Ferrari was initially set to hit the stock markets in the first half of 2015, but FCA subsequently pushed the listing back to at least mid-October.

Industry bankers say FCA needs to hold on to its current equity value while negotiating a potential deal with GM.

RISK-TAKER

Marchionne, who took over as CEO in 2004 and rescued both Fiat and Chrysler, is a notorious risk taker.

While a hostile move for GM is seen as a long shot, Marchionne is trying to lobby investors to support his case that GM and FCA would be better off merged, the sources said.

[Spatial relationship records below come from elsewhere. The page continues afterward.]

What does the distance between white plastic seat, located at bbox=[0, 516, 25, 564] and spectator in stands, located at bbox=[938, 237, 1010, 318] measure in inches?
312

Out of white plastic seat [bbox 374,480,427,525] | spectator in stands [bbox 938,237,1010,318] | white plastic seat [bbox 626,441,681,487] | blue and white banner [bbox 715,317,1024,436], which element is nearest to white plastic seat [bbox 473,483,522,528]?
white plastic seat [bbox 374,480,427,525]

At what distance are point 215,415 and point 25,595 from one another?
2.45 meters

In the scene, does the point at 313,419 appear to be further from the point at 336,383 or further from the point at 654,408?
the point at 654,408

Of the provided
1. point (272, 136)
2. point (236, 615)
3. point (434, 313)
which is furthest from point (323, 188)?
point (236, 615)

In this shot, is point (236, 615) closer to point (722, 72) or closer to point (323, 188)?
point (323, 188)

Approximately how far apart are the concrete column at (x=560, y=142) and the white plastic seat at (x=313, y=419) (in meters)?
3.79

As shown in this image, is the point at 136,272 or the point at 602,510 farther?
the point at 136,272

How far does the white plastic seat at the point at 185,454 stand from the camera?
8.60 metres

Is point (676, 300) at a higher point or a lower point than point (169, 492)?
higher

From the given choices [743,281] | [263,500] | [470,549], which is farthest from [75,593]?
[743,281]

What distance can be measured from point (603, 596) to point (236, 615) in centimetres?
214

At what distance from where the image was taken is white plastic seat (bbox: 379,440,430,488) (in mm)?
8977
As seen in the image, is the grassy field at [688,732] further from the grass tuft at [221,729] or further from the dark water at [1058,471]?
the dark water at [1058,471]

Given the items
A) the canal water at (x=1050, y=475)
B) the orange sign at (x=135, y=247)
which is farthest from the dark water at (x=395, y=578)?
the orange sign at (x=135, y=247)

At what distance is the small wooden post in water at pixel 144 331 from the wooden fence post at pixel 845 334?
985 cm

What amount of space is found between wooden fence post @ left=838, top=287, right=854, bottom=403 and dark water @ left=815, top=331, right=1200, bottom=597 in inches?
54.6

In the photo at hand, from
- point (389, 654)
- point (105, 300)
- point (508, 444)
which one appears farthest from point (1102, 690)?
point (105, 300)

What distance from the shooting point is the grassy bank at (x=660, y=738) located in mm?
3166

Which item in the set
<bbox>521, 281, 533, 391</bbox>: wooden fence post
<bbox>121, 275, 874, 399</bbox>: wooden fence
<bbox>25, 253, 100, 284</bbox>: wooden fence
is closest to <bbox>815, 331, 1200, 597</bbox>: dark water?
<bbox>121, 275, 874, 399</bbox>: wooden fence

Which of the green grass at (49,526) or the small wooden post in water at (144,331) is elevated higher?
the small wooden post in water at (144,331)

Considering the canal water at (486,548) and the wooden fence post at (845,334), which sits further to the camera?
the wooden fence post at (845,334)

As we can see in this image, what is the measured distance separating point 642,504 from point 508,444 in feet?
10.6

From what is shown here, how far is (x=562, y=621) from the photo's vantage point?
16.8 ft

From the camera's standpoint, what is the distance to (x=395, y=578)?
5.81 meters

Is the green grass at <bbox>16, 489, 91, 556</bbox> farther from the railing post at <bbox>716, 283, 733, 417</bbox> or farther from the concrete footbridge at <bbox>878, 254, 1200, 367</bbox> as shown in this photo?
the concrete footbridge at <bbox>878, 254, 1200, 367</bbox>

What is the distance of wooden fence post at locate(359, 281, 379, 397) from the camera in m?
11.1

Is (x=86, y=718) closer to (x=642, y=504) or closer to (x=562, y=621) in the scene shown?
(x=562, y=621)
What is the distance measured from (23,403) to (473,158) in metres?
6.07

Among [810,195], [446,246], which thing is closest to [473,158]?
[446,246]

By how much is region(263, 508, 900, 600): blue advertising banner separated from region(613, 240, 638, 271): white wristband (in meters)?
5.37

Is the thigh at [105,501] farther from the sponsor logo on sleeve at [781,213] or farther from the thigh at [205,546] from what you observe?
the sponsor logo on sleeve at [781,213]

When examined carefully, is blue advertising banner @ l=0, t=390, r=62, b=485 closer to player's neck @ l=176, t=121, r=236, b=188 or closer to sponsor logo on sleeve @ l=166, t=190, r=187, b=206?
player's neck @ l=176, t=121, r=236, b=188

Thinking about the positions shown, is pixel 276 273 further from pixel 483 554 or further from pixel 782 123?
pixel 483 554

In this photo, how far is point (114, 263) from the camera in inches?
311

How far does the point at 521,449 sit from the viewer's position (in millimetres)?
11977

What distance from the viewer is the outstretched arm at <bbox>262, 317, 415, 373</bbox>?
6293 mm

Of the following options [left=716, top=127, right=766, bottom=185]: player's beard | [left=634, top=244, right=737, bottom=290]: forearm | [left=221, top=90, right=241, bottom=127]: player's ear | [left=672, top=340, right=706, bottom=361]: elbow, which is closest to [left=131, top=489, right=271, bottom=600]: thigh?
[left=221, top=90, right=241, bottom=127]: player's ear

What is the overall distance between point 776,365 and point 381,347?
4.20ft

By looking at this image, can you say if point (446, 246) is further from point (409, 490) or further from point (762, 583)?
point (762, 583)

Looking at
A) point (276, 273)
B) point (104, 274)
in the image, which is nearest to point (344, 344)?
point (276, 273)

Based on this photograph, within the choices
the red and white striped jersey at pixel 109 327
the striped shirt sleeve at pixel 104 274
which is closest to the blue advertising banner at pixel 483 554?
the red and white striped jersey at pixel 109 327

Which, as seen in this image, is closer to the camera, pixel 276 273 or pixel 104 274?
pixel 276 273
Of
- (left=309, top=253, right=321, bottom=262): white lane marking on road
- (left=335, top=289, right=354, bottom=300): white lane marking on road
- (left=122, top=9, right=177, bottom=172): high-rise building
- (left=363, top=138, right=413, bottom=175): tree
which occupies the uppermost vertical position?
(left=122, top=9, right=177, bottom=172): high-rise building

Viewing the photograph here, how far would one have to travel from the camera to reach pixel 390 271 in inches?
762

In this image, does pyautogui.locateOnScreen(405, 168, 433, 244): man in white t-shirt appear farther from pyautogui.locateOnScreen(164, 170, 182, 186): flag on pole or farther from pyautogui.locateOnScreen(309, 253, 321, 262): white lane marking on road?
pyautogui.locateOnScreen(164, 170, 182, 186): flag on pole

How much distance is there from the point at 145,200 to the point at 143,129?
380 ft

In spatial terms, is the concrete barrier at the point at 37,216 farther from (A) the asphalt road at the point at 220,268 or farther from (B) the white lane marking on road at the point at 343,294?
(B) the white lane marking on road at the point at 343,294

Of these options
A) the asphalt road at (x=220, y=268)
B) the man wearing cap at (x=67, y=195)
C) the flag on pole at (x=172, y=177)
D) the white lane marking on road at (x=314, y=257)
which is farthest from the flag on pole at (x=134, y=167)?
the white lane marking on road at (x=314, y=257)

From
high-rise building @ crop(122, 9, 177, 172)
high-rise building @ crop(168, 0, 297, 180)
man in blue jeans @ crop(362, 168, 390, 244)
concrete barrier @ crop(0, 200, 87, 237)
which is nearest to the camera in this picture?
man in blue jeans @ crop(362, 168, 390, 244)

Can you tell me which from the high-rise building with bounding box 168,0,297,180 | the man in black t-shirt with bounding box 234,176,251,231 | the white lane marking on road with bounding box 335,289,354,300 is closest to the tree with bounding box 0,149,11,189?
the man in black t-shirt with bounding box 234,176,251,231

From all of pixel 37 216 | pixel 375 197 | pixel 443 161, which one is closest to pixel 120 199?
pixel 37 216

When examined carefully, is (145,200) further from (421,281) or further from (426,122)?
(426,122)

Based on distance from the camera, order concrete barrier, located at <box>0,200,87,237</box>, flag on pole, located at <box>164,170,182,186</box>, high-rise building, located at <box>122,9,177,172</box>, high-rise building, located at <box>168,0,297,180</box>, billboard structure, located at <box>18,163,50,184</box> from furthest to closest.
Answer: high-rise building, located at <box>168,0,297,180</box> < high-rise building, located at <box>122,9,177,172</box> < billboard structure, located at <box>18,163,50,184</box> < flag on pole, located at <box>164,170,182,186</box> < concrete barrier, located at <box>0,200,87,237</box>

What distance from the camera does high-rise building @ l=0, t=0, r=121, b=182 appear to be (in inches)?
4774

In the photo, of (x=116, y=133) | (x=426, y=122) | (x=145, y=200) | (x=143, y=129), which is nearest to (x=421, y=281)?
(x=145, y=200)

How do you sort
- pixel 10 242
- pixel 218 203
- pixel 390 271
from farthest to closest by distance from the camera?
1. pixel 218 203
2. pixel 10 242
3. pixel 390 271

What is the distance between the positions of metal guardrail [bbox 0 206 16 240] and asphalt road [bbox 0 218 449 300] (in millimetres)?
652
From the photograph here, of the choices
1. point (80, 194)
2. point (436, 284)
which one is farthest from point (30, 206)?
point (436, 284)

The combined entity would be able to spread the high costs of developing vehicles, including greener and more high-tech cars, the sources said.

The mechanics of a hostile bid look "beyond ambitious", Bernstein analyst Max Warburton said in a note, while adding: "Stranger things have happened, especially in bubbly equity markets."

GM does not have a single controlling shareholder, and its top investor is Brock Capital Group with an 8.7 percent stake.

Brock Capital is the fiduciary that manages the shares for the United Auto Workers healthcare trust for retired workers. Analysts said the U.S. labour union would view a GM-FCA merger with scepticism because of the potential resulting job losses.

Meanwhile, hedge funds control around 6 percent of the shares.

Based on expectations that shareholders would demand a 35 percent premium to GM's market capitalisation, FCA would need to pay about $77 billion in an all-stock transaction in the event of a hostile bid, the sources said, adding that GM shareholders would likely demand a substantial payout.

But FCA would be under enormous financial strain if it decided to pursue a hostile bid, the sources said.
 


Some bankers argue that Marchionne - widely seen as an aggressive dealmaker - is unlikely to let that stop him and his chairman, Elkann, said in May the carmaker would "act with determination" if it found a target that "made sense".